View Full Version : Anti- "crack" squad
Diane
04-07-2004, 10:21 PM
Hi there,
Some references (including Aussie PT) about cervical manipulation and injury including stroke. Interestingly there is a documented case of injury after a shiatsu treatment. Slow and light on the neck, folks.. please.
http://chirotalk.proboards3.com/index.cgi?board=evidence&action=display&num=1088874483
http://ptglobal.net/ajp/abst9602.html
http://www.mja.com.au/public/issues/176_08_150402/ern10520_fm.html
http://www.ptjournal.org/Jan99/v79n1p50.cfm
http://www.ncbi.nlm.nih.gov/entrez/query.fcgi?cmd=retrieve&db=pubmed&list_uids=8642364&dopt=Abstract
The links were posted by Paul Lee (also a member here) on chirotalk where I help out; he helps out there too.
Diane
Servaas
05-07-2004, 09:16 AM
Greetings,
Well said Bernard!
When people complain of neck problems, have you ever looked at their posture and their movement patterns ?
Have you ever palpated their traps?
After a short investigation like that, it becomes obvious why they have neck problems.

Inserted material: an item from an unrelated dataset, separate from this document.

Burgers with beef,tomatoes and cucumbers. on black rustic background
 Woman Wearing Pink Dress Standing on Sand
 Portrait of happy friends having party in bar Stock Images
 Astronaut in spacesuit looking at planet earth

And when seeing the Sensory Motor Amnesia in other parts of the body (esp around the trunk, the 'somatic center', the center of gravity), it becomes obvious that the neck is suffering so much!
Learn to move with organic intelligence and there is often no need for further treatment!
Servaas Mes
www.somatichealthcenter.com
An interesting topic, certainly.
I think we as physiotherapists have often maintained that a manipulation is a quick fix, but we take the more useful approach that patients can be taught to be independent of the "click" phenomenon.
It does tend to create a dependency on a magic sound that will "keep the spine in good shape".
We can do without it, but manip therapists could argue that a manip could set the stage, and go on from there.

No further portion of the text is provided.